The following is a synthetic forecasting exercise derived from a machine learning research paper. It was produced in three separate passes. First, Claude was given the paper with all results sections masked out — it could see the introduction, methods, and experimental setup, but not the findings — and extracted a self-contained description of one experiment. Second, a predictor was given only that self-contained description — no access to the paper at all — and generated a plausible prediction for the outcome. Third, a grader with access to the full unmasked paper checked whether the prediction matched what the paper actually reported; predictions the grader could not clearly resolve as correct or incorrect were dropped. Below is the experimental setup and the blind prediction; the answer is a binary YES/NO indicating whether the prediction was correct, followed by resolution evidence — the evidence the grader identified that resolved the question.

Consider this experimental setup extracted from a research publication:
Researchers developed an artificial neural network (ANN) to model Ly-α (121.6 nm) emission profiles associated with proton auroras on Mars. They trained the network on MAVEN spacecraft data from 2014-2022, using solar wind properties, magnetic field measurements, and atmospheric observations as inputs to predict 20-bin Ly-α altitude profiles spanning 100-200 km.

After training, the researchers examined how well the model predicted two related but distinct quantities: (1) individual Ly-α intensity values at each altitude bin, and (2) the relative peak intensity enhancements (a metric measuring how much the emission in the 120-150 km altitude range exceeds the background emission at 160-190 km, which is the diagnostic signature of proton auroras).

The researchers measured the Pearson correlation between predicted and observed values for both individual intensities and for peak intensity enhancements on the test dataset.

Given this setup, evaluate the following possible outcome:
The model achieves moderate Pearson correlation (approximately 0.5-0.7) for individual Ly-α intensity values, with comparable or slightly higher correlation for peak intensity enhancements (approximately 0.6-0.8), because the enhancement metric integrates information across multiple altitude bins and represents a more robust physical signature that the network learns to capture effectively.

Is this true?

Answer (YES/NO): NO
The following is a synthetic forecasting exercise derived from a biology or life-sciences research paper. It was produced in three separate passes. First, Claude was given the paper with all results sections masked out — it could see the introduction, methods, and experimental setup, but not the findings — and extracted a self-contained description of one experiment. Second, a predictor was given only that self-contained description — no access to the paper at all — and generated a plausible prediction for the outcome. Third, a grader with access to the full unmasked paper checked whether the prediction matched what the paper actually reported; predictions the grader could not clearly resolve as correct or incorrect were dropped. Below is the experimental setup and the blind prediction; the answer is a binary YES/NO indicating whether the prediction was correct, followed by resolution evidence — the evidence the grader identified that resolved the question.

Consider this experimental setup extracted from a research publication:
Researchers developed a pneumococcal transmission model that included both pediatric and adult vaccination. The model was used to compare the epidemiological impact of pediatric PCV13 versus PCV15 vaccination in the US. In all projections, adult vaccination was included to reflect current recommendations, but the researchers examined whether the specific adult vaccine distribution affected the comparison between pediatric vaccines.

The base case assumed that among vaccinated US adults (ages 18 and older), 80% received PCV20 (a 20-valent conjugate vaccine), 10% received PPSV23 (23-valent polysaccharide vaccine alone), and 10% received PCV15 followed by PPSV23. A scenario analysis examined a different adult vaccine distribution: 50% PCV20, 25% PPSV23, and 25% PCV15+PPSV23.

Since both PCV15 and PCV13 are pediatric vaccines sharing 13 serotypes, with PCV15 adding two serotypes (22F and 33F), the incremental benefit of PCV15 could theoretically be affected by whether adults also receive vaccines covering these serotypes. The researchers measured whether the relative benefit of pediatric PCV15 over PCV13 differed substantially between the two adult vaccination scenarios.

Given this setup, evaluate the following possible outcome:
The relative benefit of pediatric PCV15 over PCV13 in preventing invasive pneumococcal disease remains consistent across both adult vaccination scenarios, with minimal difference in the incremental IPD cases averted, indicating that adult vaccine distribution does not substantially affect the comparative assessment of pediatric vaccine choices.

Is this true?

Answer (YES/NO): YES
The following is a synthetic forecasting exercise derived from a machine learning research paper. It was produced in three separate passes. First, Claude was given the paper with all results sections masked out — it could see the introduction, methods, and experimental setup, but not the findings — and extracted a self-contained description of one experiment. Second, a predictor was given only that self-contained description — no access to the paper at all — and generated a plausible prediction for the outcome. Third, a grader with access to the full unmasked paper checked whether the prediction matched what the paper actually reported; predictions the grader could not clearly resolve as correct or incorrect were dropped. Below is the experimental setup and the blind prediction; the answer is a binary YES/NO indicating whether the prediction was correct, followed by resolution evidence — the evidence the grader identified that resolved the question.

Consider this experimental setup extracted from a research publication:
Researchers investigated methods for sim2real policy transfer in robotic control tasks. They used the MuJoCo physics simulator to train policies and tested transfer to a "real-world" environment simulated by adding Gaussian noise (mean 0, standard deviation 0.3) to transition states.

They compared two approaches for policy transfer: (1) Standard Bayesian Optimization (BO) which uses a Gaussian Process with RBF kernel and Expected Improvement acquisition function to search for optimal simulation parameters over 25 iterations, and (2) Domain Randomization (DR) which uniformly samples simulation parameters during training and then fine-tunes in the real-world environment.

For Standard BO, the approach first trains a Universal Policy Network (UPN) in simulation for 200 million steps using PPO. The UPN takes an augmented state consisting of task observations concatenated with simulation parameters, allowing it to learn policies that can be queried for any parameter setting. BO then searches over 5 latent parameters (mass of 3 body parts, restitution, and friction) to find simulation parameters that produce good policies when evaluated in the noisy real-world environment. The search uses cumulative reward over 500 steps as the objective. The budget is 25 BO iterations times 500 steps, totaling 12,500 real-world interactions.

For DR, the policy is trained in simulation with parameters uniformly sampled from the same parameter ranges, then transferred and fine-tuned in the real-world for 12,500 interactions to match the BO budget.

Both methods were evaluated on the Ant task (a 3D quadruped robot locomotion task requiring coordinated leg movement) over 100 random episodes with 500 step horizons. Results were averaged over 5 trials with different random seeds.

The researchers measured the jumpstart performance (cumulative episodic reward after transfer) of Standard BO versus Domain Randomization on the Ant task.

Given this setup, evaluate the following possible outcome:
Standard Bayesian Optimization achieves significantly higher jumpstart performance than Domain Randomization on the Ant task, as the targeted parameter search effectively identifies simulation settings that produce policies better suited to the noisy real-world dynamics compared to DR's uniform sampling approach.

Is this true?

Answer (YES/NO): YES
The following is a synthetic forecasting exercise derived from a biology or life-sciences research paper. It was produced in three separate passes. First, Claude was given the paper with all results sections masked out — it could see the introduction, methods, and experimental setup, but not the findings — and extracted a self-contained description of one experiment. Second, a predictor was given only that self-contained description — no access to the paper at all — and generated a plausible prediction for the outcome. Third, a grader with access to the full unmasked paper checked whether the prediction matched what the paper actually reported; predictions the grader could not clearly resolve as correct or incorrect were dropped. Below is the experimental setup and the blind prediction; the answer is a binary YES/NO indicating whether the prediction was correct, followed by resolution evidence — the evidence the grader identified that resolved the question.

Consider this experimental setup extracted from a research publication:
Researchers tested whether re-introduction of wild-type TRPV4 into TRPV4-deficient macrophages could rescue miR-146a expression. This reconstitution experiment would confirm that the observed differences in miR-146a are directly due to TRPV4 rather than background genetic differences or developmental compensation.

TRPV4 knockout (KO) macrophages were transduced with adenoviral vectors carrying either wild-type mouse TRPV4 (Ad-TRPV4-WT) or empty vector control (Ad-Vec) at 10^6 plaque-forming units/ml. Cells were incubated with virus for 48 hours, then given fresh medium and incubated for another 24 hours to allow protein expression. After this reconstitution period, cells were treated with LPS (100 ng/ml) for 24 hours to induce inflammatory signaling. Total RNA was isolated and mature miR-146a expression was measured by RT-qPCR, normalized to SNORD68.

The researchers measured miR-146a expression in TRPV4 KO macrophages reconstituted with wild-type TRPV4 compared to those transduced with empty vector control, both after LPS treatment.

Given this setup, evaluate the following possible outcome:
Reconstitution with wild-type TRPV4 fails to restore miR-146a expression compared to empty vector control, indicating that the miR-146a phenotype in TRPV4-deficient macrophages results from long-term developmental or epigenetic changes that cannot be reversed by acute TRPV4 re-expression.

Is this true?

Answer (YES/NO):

====

REQUIRED WORK: Your answer should be a single number: the count of lines in the listing that hold "between".

TASK OUTPUT: 3